The Oklahoma City Thunder's hopes often rest on forward Kevin Durant, but the woman who raised him is spreading her own message of hope to people throughout the state.
“I want to tell people that we can continue to have hope; we can dream, no matter the circumstances we have in our lives,” Wanda Pratt shared in a Thursday interview with The Oklahoman.
Circumstances she overcame included childhood molestation, which she disclosed at the “Shine the Light” anti-pornography event on Tuesday at Wheeler Park, on the outskirts of downtown Oklahoma City at 1120 S Western.
While the NBA forward was holding court at a recent preseason Oklahoma City Thunder game, his mother was making news of her own just a few miles away.
Pratt, 46, known to many Thunder fans as “Mama Durant,” placed her prepared speech aside and decided to speak candidly to the crowd of about 150 people, telling them that she had been molested as a child. She said while the experience did not cause her to be promiscuous, it eroded her sense of self worth.
Some attendees after the event told Pratt they were grateful that she had shared her story.
“I think we all have a story to share, and it's really important to the individual when they share it,” Pratt said.
The NBA mom showed an “honesty” and “vulnerability” that made an impact on the crowd, one of the attendees, Eric Smith, said recently.
“I think it's more powerful when someone decides to speak from the heart instead of from scripted notes or guidelines that have been previously scripted,” Smith, vice president of campus ministry at Southern Nazarene University.
“I think a lot of people were touched by her words and inspired by her honesty.”
A story in Wednesday's Oklahoman about Pratt's comments received thousands of hits on the newspaper's online component NewsOK.com.
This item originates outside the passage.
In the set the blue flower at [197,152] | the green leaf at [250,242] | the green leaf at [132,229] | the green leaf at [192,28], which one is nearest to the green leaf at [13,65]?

And Durant sent out a tweet on Wednesday encouraging people to follow his mom on Twitter.
“Please everyone do me a favor and follow my ma. She's touching a lot of lives around the country with her story! Love u ma,” he said.
Pratt said she is new to social media, but she is aware that several people have reached out to her online to say they read the story.
Thursday, Pratt said she was touched by all of the interest in what she has to say.
“It really warms my heart,” she said.
She said she had shared her life experiences with her sons, but she has no plans to publicly disclose details about the abuse she suffered.
“I don't have a problem sharing my life experiences, but the details of my life are private,” she said.
Stacy McNeiland, CEO of the Oklahoma County Child Abuse Response and Evaluation (C.A.R.E.) Center, said that when survivors of childhood abuse talk about their experience, it can be freeing.
“It's a big step. It's a feeling of empowerment to talk about it and know that abuse doesn't have to identify you,” McNeiland said. “I don't know her, but I want to give her a big hug.”
More of ‘Mama'
Kadi Cunningham, Pratt's public relations director, said Pratt worked for the government for many years, but she always was passionate about spreading a message of hope to others.
Thursday, Cunningham said Pratt is now able to do just that by officially stepping into the spotlight as an inspirational speaker.
“She's Kevin's mom, and then she's Wanda Pratt. She is her own woman,” Cunningham said.
Cunningham said Pratt is now on Twitter, with Twitter handle @MamaDurant.
She said Pratt also has a new website, www.mamadurant.com.
“Wanda has always had a great talent for inspirational speaking and has been doing it for several years now. Sharing her story and bringing hope to other women and young mothers is her passion,” Cunningham said.
She said Pratt has spoken at several different events, including the opening of Yousef Khanfar's book exhibit at the Gaylord-Pickens Oklahoma Heritage Museum, the Chickasaw Nation's Color of Harmony Women's Conference, a government fundraiser kickoff and many events for faith-based organizations, “with many more to come.”
“This greater demand for her to speak has opened up the opportunity for her to connect with her audience in new ways, such as her new website and new social media platforms. These are great avenues for her to share her message and keep her audience engaged in the different opportunities they have to hear her speak,” Cunningham said.
Jane Jayroe, author and former state tourism director, said she was thrilled when Pratt accepted her invitation to be a guest speaker, along with Gail Griffin, the mother of NBA star and Oklahoma native Blake Griffin, at one of Jayroe's Esther Women luncheons.
She said part of Pratt's appeal to audiences is obviously her son, Kevin.
“I invited Wanda to be a speaker because she has raised an outstanding son who became internationally famous playing basketball, and I was aware that she had done this primarily as a single mom,” Jayroe said.
On top of that, Pratt is authentic, likable and a person of genuine faith, Jayroe said.
“I was impressed with her humility, her kindness to others and her devotion to family. And she had a fabulous sense of humor,” she said.
Pam Kanaly, co-founder of Edmond-based Arise Ministries, said Pratt made an indelible impression on about 1,000 single mothers who attended Arise Ministries' Survive 'N' Thrive conference for single moms in June.
“She gave very insightful, practical tips for how to keep your children first during those formative years,” Kanaly said. “She's approachable, and she's believable.”